Written request: Rewrite the lines from the one containing "How far off" through the one containing "266, 478) →", inclusive, swapping "green leaf" for "green blade". Return only those lines, with nothing else changed.
* Begin The data *
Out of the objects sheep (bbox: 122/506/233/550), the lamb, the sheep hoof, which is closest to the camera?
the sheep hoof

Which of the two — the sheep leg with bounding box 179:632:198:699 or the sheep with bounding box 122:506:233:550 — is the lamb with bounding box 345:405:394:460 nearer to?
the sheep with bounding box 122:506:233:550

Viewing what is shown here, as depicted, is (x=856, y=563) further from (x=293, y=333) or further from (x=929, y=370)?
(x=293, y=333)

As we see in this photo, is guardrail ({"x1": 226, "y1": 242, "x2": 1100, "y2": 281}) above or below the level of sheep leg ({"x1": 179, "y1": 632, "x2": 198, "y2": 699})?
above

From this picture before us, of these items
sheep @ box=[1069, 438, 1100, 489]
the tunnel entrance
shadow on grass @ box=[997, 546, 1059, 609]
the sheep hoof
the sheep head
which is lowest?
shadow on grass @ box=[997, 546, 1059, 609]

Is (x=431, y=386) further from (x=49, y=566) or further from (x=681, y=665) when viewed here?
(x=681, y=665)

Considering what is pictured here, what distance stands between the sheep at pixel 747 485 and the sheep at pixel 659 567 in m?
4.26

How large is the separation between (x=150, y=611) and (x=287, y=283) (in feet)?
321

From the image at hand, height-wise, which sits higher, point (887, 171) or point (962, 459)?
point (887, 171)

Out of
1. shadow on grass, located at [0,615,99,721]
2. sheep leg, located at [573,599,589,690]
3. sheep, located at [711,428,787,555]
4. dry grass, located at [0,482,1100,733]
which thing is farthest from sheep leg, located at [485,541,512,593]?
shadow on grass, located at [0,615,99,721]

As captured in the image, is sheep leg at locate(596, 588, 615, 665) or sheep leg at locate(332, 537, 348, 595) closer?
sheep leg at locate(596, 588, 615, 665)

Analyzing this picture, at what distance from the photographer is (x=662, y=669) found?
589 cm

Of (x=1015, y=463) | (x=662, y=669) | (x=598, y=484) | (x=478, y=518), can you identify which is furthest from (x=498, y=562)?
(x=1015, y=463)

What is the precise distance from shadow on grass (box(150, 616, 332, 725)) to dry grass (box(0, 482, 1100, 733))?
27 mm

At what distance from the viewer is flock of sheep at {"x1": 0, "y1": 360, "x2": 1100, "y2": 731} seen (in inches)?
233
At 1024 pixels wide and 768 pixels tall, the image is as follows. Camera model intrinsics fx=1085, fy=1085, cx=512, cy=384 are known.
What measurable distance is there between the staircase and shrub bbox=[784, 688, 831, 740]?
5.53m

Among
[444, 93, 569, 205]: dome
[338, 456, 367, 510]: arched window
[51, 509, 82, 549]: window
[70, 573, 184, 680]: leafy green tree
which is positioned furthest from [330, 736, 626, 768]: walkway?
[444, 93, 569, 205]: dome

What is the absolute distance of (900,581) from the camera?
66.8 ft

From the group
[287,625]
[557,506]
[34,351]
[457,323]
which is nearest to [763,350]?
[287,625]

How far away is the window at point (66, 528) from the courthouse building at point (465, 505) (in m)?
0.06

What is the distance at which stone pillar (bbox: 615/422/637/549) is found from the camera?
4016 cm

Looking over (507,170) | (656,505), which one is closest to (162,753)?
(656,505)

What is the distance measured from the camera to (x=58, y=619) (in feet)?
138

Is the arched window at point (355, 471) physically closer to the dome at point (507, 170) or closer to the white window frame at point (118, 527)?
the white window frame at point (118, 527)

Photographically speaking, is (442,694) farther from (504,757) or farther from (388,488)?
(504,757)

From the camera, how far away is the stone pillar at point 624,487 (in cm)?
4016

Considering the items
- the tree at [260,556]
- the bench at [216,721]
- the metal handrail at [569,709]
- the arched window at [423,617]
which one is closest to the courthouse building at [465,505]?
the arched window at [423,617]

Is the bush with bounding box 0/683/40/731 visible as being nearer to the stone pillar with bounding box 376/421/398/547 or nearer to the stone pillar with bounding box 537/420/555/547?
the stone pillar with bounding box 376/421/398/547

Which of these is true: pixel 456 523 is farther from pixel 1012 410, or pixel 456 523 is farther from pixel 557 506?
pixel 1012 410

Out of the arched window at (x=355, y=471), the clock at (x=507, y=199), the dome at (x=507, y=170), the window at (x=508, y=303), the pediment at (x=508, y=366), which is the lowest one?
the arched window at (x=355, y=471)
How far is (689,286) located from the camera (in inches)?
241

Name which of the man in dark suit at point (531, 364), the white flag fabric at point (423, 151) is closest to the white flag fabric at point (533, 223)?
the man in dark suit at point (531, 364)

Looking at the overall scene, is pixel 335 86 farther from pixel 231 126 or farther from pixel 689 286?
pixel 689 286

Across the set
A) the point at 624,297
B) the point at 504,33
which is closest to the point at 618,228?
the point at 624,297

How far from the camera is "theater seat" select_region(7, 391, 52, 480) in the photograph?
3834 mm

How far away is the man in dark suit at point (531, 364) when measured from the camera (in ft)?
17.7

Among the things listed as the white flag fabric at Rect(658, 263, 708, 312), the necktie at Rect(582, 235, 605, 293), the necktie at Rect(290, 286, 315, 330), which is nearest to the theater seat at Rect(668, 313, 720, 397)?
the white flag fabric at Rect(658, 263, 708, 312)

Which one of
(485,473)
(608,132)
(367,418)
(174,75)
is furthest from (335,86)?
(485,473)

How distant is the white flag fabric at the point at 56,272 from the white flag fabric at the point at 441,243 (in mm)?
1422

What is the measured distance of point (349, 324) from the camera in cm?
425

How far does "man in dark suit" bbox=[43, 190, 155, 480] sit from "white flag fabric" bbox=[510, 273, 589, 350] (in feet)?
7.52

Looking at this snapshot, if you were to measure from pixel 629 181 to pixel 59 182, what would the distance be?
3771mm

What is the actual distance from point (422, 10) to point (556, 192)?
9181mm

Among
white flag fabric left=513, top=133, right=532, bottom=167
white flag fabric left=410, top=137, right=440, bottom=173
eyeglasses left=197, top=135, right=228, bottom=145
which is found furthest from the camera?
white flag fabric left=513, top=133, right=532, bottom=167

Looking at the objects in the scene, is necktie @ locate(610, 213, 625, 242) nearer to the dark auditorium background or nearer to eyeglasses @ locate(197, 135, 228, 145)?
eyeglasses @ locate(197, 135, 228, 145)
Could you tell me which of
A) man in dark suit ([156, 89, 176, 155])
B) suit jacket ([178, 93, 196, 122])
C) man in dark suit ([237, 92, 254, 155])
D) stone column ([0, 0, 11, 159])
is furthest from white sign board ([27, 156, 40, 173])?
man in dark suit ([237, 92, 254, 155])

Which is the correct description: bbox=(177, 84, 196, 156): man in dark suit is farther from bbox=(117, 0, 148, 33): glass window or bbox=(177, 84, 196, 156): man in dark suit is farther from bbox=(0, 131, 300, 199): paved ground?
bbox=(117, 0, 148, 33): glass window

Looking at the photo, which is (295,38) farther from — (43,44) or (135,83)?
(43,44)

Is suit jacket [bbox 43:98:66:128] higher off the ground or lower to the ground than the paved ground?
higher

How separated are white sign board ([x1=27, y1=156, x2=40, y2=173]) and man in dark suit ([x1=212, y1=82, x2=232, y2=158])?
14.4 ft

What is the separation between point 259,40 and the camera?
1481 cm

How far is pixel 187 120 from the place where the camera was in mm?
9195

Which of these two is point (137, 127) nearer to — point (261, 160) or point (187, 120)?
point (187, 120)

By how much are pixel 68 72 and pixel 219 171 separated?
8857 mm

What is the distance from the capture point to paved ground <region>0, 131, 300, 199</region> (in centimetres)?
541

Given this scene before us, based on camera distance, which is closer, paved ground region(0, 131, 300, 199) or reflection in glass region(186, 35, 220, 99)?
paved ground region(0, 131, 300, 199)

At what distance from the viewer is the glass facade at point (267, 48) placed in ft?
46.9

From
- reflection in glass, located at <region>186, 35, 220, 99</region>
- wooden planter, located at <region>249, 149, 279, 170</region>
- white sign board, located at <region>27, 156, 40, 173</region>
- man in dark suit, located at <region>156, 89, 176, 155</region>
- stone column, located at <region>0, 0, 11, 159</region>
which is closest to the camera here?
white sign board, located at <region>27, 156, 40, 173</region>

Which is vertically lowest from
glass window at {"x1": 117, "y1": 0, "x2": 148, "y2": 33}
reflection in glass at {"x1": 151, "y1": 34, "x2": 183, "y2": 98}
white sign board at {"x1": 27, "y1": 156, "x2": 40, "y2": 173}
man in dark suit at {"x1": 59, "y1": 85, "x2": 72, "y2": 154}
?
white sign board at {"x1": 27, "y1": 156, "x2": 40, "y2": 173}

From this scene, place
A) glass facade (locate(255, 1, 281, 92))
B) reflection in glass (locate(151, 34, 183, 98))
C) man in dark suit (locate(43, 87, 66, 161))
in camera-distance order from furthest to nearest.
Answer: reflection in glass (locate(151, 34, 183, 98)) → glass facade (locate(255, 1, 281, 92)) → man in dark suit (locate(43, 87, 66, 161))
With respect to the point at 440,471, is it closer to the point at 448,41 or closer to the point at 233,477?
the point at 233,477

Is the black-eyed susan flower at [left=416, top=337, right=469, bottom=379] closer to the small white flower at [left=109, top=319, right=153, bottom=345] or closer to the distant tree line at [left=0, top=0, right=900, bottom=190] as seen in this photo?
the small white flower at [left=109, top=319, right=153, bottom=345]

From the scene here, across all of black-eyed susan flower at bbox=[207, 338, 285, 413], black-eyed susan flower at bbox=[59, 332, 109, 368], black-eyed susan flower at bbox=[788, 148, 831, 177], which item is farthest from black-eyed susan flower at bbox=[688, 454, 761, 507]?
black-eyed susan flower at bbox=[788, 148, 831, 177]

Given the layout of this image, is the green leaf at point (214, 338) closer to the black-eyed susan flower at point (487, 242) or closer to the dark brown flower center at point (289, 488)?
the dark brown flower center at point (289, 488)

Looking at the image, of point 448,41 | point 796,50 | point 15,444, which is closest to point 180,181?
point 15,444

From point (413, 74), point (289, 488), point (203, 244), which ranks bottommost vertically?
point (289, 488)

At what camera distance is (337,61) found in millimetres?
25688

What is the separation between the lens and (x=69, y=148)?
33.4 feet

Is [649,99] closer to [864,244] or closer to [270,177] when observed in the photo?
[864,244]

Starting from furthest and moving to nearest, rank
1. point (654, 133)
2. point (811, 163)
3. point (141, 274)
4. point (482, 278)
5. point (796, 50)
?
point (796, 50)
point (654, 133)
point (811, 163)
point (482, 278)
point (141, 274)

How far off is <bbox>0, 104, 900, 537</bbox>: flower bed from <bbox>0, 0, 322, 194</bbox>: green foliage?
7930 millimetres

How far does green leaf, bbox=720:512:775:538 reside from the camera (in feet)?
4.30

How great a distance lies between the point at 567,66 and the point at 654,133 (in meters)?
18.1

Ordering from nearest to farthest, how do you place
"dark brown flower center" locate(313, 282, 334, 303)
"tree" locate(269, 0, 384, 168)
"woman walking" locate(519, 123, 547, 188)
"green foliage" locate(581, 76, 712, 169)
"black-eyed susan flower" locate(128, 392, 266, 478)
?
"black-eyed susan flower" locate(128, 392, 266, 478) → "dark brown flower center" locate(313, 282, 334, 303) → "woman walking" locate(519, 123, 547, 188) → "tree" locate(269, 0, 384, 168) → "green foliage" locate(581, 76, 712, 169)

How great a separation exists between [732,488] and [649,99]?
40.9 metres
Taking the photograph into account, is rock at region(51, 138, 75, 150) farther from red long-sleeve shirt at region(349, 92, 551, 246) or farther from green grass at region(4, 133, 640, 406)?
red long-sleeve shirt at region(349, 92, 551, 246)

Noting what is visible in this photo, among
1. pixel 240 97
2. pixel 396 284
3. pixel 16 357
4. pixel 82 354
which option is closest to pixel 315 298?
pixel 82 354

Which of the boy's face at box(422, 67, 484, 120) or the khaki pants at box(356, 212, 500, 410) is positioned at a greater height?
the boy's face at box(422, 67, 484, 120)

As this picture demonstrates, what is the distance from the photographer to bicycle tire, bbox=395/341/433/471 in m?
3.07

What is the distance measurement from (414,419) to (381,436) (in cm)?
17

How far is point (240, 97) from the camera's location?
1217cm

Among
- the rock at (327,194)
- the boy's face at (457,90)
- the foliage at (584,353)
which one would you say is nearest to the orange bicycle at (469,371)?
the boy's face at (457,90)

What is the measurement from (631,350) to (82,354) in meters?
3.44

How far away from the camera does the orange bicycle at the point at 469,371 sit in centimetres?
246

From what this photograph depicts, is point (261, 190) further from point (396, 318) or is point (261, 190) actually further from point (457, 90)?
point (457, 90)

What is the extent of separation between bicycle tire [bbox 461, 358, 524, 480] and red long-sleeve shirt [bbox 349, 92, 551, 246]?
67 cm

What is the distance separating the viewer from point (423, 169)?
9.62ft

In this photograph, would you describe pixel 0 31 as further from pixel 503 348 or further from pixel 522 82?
* End The data *
Finished answer:
How far off is <bbox>0, 104, 900, 537</bbox>: flower bed from <bbox>0, 0, 322, 194</bbox>: green foliage?
7930 millimetres

How far does green blade, bbox=720:512:775:538 reside from the camera (in feet)?
4.30

How great a distance lies between the point at 567,66 and the point at 654,133 (in meters)?
18.1

Ordering from nearest to farthest, how do you place
"dark brown flower center" locate(313, 282, 334, 303)
"tree" locate(269, 0, 384, 168)
"woman walking" locate(519, 123, 547, 188)
"green foliage" locate(581, 76, 712, 169)
"black-eyed susan flower" locate(128, 392, 266, 478)
?
"black-eyed susan flower" locate(128, 392, 266, 478) → "dark brown flower center" locate(313, 282, 334, 303) → "woman walking" locate(519, 123, 547, 188) → "tree" locate(269, 0, 384, 168) → "green foliage" locate(581, 76, 712, 169)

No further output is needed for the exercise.